Our study had limitations. Baseline microscopy by study staff under field conditions led to 11% of the 267 randomized patients being included when they had sub-threshold parasitemia based on expert microscopy, while electrocardiography proved difficult in a significant minority of children. We did not directly observe all artemether-lumefantrine doses, but parents/guardians were instructed as to the importance of all doses given at home, adherence was assessed at the next follow-up visit, and day-7 plasma lumefantrine concentrations were consistent with full adherence in each case. The children screened and recruited were drawn from coastal PNG communities that are typical of those in Oceania where hyper- or holo-endemic transmission of multiple Plasmodium species is found.
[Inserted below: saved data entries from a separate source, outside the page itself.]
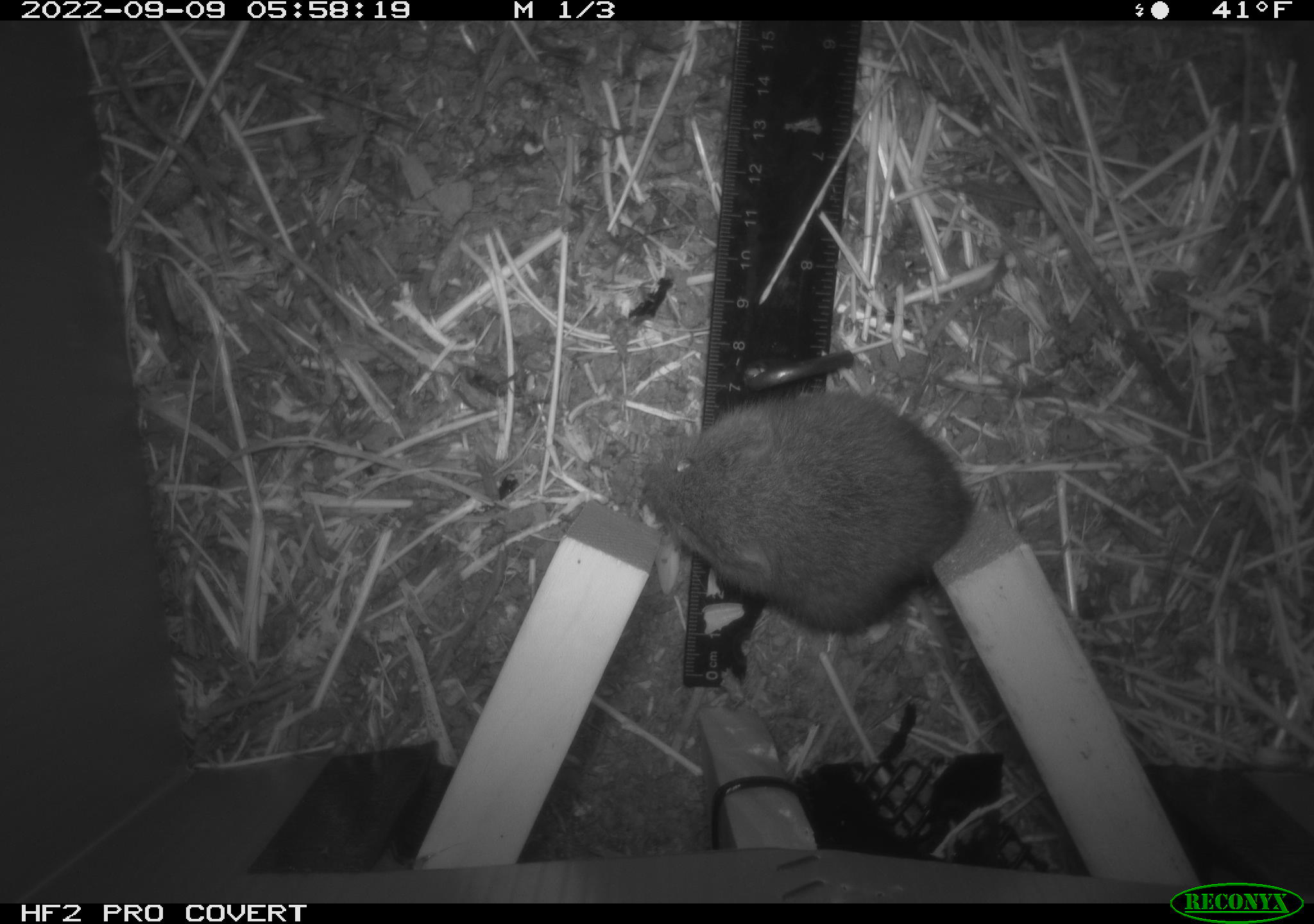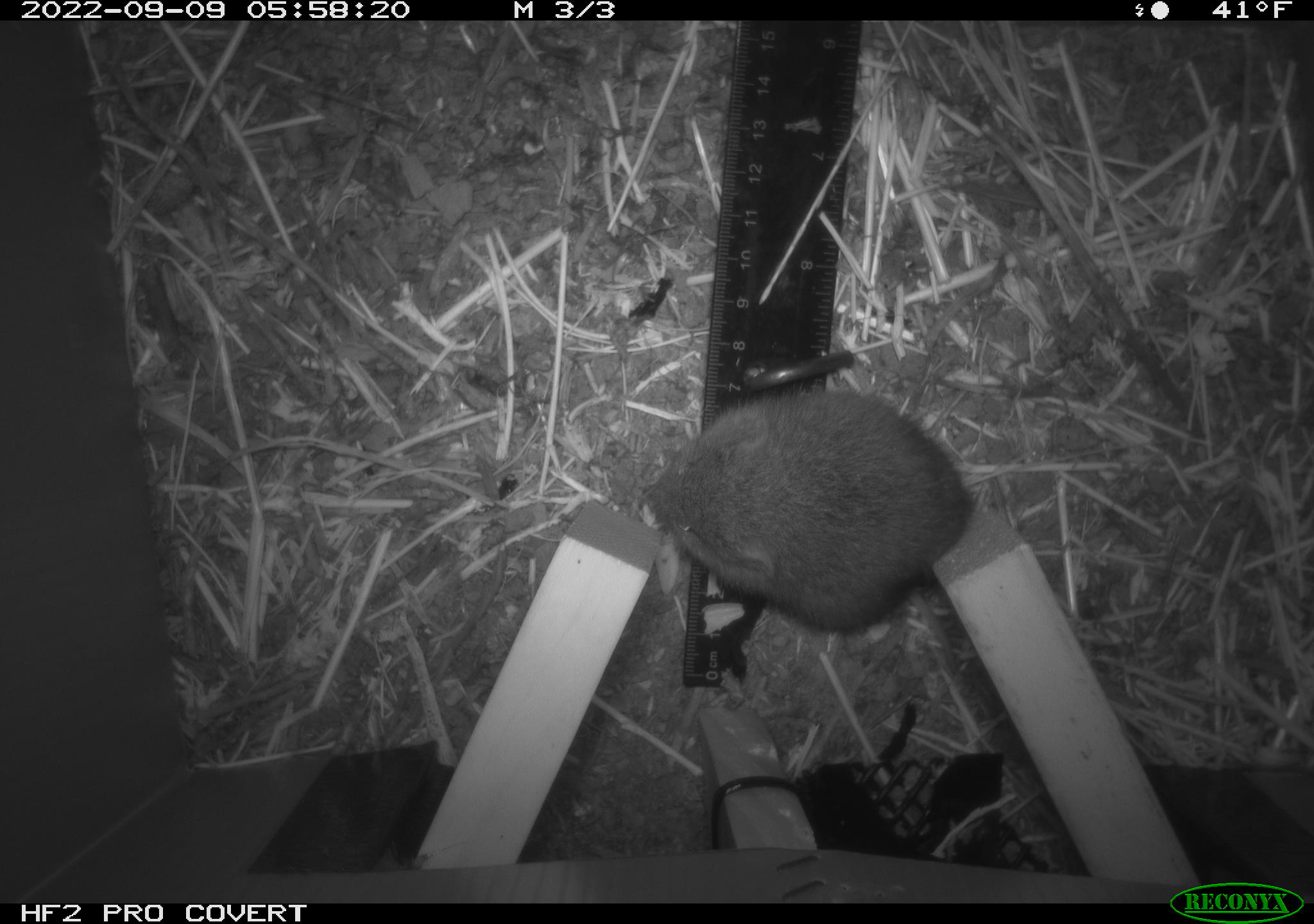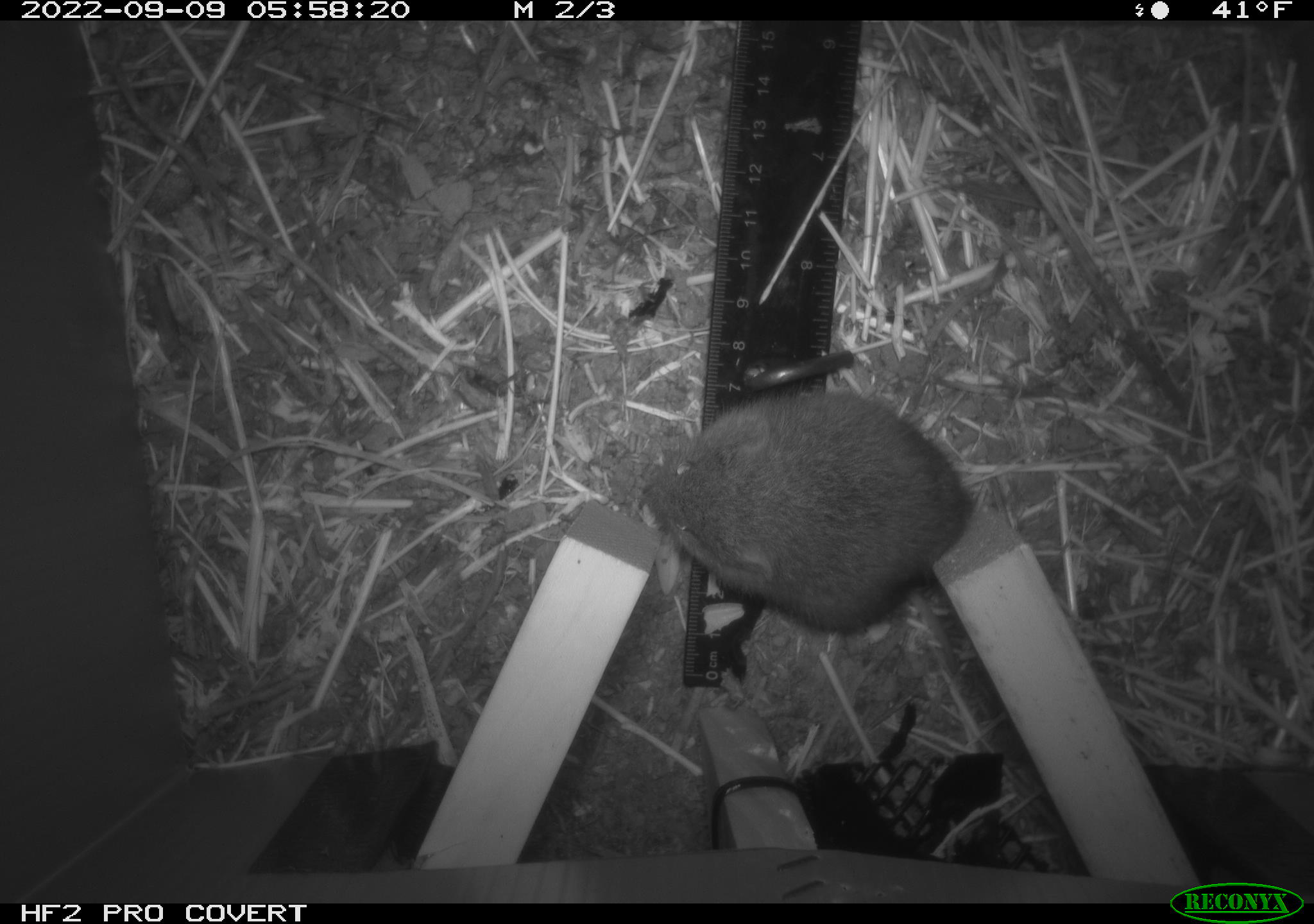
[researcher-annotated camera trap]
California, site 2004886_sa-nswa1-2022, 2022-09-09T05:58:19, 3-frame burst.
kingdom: Animalia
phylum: Chordata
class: Mammalia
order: Rodentia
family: Cricetidae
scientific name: Cricetidae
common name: hamsters, voles, lemmings, and allies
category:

It is possible that treatment responses in children with uncomplicated malaria who have been raised in areas with lower-level transmission may be attenuated because of their reduced or absent malarial immunity. Nevertheless, ACTs such as artemether-lumefantrine are considered efficacious where there is unstable transmission [12], while most of the studies evaluating artemisinin-naphthoquine—which had mostly acceptable efficacy—were conducted in this epidemiologic setting [8],[9]. The strengths of the study are the high rates of laboratory (including parasitologic) data collection and the ≥92% retention rate of children in each of the four species/treatment arms, which was greater than anticipated when sample sizes were determined and greater than in our previous multi-arm trial in PNG children (with, for example, only 77% in one of the arms [5]).
The efficacy, tolerability, and safety of three daily doses of artemisinin-naphthoquine suggest that this regimen should be considered together with other currently available effective ACTs for treatment of uncomplicated malaria in PNG and similar epidemiologic settings with transmission of multiple Plasmodium species. Artemisinin-naphthoquine may have advantages where P. vivax predominates. Although pharmaco-economic analyses were beyond the scope of the present study, it seems likely that the additional cost of three doses compared to the single dose currently recommended will be more than offset by the substantial reduction in post-treatment vivax malaria.